At last we load also the Prochloraz MS2 spectra (for different collision energies) from Metlin.
prochloraz <- Spectra(
system.file("mgf", "metlin-68898.mgf", package = "xcms"),
source = MsBackendMgf())
## Start data import from 1 files ... done
To validate the reconstructed spectrum we plot it against the corresponding DDA spectrum and the MS2 spectrum for Prochloraz (for a collision energy of 10V) from Metlin.
prochloraz_swath_spectrum <- addProcessing(prochloraz_swath_spectrum, scale_fun)
prochloraz_dda_spectrum <- addProcessing(prochloraz_dda_spectrum, scale_fun)
par(mfrow = c(1, 2))
plotSpectraMirror(prochloraz_swath_spectrum, prochloraz_dda_spectrum,
ppm = 40, main = "against DDA")
plotSpectraMirror(prochloraz_swath_spectrum, prochloraz[2],
ppm = 40, main = "against Metlin")
Figure 8: Mirror plot comparing the reconstructed MS2 spectrum for Prochloraz (upper panel) against the measured spectrum from the DDA data and the Prochloraz spectrum from Metlin
The spectra fit relatively well. Interestingly, the peak representing the precursor (the right-most peak) seems to have a slightly shifted m/z value in the reconstructed spectrum. Also, by closer inspecting the spectrum two groups of peaks with small differences in m/z can be observed (see plot below).
plotSpectra(prochloraz_swath_spectrum)
Figure 9: SWATH-derived MS2 spectrum for prochloraz
These could represent fragments from isotopes of the original compound. DIA MS2 data, since all ions at a given retention time are fragmented, can contain fragments from isotopes. We thus below use the isotopologues()
function from the MetaboCoreUtils package to check for presence of potential isotope peaks in the reconstructed MS2 spectrum for prochloraz.
library(MetaboCoreUtils)
isotopologues(peaksData(prochloraz_swath_spectrum)[[1]])
## [[1]]
## [1] 3 4 5
##
## [[2]]
## [1] 6 7
Indeed, peaks 3, 4 and 5 as well as 6 and 7 have been assigned to a group of potential isotope peaks. While this is no proof that the peaks are indeed fragment isotopes of prochloraz it is highly likely (given their difference in m/z and relative intensity differences). Below we thus define a function that keeps only the monoisotopic peak for each isotope group in a spectrum.

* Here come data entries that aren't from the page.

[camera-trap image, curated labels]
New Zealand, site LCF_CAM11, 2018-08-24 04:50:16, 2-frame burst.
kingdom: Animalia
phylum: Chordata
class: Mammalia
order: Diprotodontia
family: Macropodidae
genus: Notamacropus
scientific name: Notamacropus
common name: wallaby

## Function to keep only the first (monoisotopic) peak for potential
## isotopologue peak groups.
rem_iso <- function(x, ...) {
idx <- isotopologues(x)
idx <- unlist(lapply(idx, function(z) z[-1]), use.names = FALSE)
if (length(idx))
x[-idx, , drop = FALSE]
else x
}
prochloraz_swath_spectrum2 <- addProcessing(prochloraz_swath_spectrum,
rem_iso)
par(mfrow = c(1, 2))
plotSpectra(prochloraz_swath_spectrum)
plotSpectra(prochloraz_swath_spectrum2)
Figure 10: SWATH MS2 spectrum for prochloraz before (left) and after deisotoping (right)
Removing the isotope peaks from the SWATH MS2 spectrum increases also the spectra similarity score (since reference spectra generally will contain only fragments of the ion of interest, but not of any of its isotopes).
compareSpectra(prochloraz_swath_spectrum, prochloraz_dda_spectrum)
## [1] 0.4623719
compareSpectra(prochloraz_swath_spectrum2, prochloraz_dda_spectrum)
## [1] 0.5932303
Similar to the DDA data, the reconstructed MS2 spectra from SWATH data could be used in the annotation of the MS1 chromatographic peaks.